Doch danach sieht es nicht aus. Bundesinnenminister Horst Seehofer und sein französischer Amtskollege Christophe Castaner versuchten bei einem EU-Treffen in Helsinki vergeblich, zumindest eine Übergangsregelung auf den Weg zu bringen. Erst Anfang September soll es jetzt soweit sein – zumindest dann, wenn sich bis dahin rund ein Dutzend Staaten zu einer Teilnahme bereit erklären und auch Italien und Malta zustimmen. Bisher haben laut dem luxemburgischen Außenminister Jean Asselborn neben seinem Land lediglich Portugal und Finnland ihre grundsätzliche Unterstützung zugesagt. Hinzu kämen nach derzeitigem Stand noch drei bis vier weitere EU-Staaten – insgesamt aber weniger als zehn. Er habe mittlerweile das Gefühl, dass Europa in zwei Kontinente gespalten sei, kommentiert Asselborn verbittert. Auf der einen Seite gebe es das „zivilisierte Europa“, auf der anderen „humanes Niemandsland“. Wen Asselborn kritisiert, ist klar: Vor allem die mitteleuropäischen Länder Polen und Ungarn sträuben sich seit Jahren vehement gegen jegliche EU-Regelung, die zur Aufnahme von Flüchtlingen führen könnte.

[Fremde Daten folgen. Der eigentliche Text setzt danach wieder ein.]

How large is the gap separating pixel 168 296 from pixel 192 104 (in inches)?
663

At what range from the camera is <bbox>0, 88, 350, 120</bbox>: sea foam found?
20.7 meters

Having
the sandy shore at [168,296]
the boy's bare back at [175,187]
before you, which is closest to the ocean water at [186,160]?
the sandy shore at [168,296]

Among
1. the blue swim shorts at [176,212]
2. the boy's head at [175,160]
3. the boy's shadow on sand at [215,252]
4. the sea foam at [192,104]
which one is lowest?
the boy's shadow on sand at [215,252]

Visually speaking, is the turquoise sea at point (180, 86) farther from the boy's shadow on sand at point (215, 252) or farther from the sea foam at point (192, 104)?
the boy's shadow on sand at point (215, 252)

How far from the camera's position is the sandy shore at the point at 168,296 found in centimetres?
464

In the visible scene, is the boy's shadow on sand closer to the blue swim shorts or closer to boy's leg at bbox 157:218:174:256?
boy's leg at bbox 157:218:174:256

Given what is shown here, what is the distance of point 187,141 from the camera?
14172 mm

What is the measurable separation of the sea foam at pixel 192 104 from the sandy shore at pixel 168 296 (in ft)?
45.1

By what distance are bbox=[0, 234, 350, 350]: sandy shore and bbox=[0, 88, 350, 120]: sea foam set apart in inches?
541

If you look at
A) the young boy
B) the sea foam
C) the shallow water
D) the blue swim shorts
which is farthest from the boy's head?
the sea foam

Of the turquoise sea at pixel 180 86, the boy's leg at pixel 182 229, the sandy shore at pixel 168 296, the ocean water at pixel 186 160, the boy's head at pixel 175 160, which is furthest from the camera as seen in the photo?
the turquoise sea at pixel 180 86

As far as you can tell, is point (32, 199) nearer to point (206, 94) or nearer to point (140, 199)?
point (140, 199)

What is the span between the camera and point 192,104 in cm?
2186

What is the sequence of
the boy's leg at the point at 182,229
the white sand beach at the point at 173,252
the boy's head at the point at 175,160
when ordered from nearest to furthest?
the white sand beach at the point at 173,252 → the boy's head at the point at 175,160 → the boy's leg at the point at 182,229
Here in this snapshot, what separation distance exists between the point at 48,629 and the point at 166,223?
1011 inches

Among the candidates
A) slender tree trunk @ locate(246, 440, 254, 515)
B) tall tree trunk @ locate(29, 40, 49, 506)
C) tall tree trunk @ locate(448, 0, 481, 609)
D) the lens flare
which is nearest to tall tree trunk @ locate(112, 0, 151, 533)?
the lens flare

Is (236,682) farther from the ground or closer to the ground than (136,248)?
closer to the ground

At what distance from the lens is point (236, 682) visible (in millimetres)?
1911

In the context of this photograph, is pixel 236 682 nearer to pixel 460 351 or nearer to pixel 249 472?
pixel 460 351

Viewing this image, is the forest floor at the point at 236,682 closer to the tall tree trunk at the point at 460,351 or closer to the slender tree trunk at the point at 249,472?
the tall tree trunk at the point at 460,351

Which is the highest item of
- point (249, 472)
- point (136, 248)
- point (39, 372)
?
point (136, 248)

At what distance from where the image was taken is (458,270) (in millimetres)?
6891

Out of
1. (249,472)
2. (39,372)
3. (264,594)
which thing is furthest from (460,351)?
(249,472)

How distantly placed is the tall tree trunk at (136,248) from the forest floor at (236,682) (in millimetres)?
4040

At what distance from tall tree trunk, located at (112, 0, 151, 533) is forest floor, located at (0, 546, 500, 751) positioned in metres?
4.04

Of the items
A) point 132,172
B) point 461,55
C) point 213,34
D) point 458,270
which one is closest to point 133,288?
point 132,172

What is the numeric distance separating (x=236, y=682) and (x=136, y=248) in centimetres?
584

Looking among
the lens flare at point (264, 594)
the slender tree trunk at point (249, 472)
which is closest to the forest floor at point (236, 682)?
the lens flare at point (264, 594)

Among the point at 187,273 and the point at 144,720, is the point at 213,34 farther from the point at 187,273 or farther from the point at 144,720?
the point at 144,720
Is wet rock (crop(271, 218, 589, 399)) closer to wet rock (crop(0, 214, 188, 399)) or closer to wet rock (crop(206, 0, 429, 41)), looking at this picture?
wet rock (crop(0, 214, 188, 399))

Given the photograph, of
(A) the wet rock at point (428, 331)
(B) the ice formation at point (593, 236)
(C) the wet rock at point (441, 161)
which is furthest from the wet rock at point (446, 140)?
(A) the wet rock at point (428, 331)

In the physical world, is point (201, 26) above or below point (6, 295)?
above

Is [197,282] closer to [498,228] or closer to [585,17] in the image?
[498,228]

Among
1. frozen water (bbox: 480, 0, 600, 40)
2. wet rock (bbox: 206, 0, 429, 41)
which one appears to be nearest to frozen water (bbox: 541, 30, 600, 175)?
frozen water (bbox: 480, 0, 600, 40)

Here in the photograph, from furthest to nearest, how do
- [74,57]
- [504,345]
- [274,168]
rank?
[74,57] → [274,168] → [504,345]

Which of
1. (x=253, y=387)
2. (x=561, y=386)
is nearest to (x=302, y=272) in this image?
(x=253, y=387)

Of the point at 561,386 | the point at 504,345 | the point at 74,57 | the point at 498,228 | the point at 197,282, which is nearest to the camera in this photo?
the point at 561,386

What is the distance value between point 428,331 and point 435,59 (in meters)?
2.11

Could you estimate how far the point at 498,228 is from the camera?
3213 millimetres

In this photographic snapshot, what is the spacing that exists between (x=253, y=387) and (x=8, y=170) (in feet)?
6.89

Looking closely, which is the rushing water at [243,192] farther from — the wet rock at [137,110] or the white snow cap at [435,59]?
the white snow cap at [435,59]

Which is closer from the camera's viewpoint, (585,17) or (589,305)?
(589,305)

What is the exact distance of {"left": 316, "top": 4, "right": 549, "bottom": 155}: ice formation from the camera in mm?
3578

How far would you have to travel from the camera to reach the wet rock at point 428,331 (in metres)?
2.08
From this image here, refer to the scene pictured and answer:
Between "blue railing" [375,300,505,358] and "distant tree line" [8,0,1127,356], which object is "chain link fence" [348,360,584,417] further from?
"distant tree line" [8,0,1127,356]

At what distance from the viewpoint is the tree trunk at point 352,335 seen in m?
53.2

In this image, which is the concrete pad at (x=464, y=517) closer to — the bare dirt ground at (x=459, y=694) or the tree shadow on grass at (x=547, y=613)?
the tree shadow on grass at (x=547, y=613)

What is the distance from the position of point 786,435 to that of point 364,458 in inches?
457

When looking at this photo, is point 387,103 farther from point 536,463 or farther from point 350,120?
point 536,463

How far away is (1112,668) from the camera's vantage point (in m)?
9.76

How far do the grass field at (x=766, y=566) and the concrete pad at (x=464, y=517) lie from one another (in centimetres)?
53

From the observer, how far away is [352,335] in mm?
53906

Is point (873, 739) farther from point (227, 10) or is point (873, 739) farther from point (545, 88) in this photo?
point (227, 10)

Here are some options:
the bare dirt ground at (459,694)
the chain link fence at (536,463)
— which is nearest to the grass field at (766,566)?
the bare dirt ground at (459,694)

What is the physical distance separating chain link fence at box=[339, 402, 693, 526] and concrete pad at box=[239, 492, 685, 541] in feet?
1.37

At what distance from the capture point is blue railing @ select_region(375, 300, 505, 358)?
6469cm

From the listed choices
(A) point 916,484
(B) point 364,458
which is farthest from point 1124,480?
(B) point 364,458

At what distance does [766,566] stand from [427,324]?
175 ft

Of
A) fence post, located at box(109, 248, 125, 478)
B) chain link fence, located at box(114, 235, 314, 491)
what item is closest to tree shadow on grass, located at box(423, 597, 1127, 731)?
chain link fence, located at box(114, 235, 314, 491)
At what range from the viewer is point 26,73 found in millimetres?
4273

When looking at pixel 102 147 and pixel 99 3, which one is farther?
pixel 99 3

Der „Fall Rackete“ steht exemplarisch für den Streit. Die Deutsche war Ende Juni mit der „Sea Watch 3“ unerlaubt in den Hafen von Lampedusa gefahren. Die Staatsanwaltschaft wirft ihr Beihilfe zur illegalen Einwanderung und Widerstand gegen ein Kriegsschiff vor. Denn Rackete hatte sich nicht nur über das Verbot der Regierung hinweggesetzt, sondern bei der Einfahrt in den Hafen ein Schiff der Finanzpolizei gestreift – oder „gerammt“, wie Italiens Innenminister Matteo Salvini gerne sagt.
Doch mit einer schnellen Entscheidung rechnet weder die Staatsanwaltschaft selbst, noch die Hilfsorganisation. Es kann sich wie in anderen Fällen bei NGOs Monate hinziehen, bis Rackete weiß, ob ihr in Italien der Prozess gemacht wird oder nicht.